Very often I hear scrum standup meetings go something like this:

Fred: “yesterday I used Git bisect to find out where and when bug #1234 was first introduced. That didn’t work so I created a new unit test to reproduce it and asked Alice what the naming convention for unit tests was and…

Stop. Do you see the problem here?

Fred is not telling me what he’s done yesterday. He’s telling me how he’s done it. He’s using up his precious 5 minutes of public airing to tell his working day in the minutest detail. And chances are, that nobody cares. At least I don’t.

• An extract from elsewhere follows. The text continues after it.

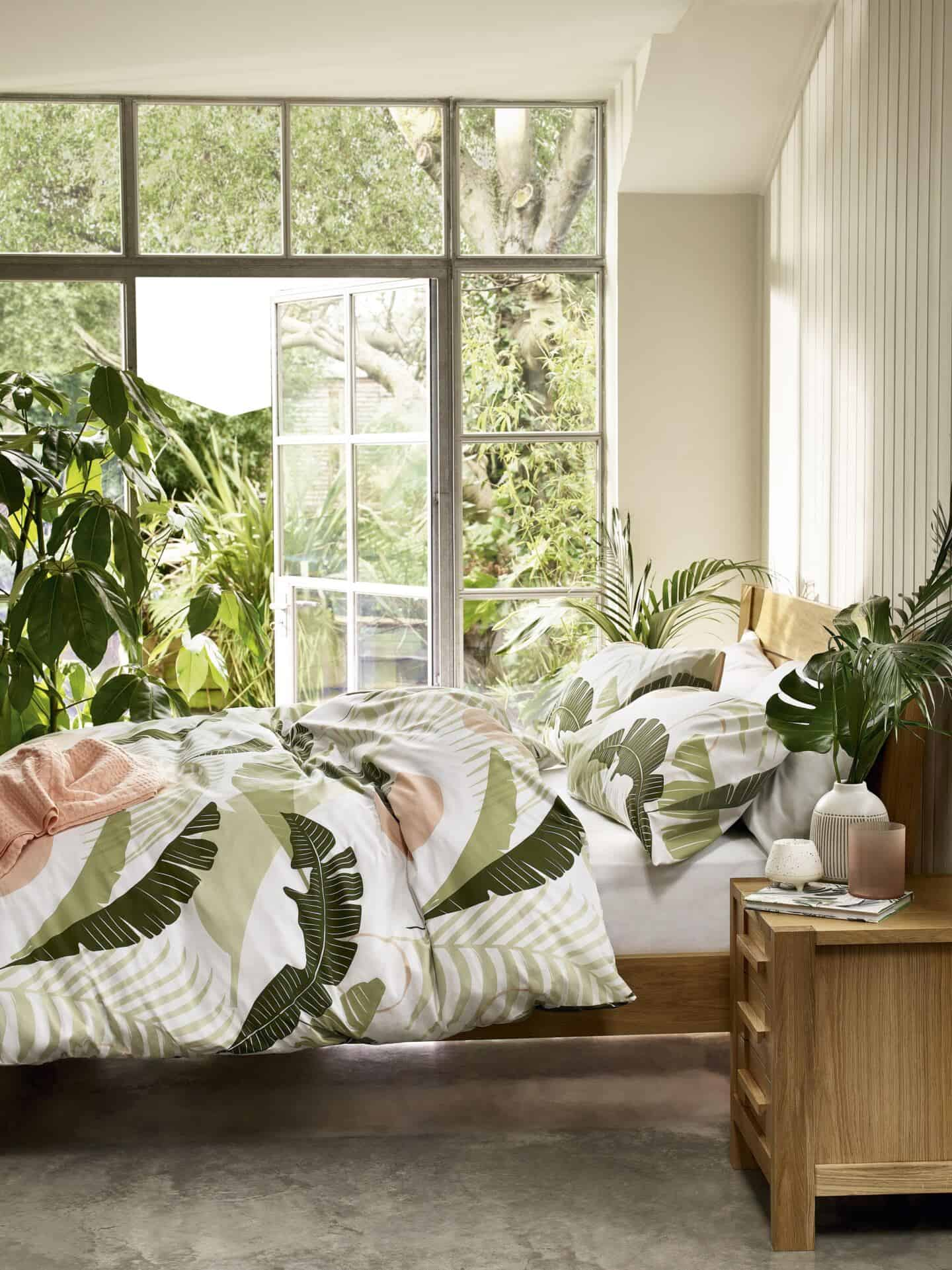 Nature in interiors. SS20 trend Botanical by M&S. Sonoma bedding on a wooden double bed in front of french doors with a garden outside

I would much rather hear his tell us something along these lines:

Fred: “yesterday I wanted to fix bug #1234, which we’ve agreed was a blocking one that should take priority. It’s impossible to find out when exactly it was introduced because we have many commits that include several, unrelated changes. I’ve been working on a unit test but I wasn’t sure of the naming convention and was delayed a bit.

See the difference? Full of valuable information for the ScrumMaster and future material for the sprint retrospective. In addition, Fred now gives some context for his teammates, explaining not only what he was doing (instead of how) but also why he was doing it, in case anyone was not clear about it.

If you’re a ScrumMaster, watch out for standup meetings that degenerate into endless lists of I did this then I did that finally I did this other thing. Explain to your team that you and your team want to know what everyone is working on, what was accomplished, and what are blocking issues. Everything else is of accidental, not essential, interest.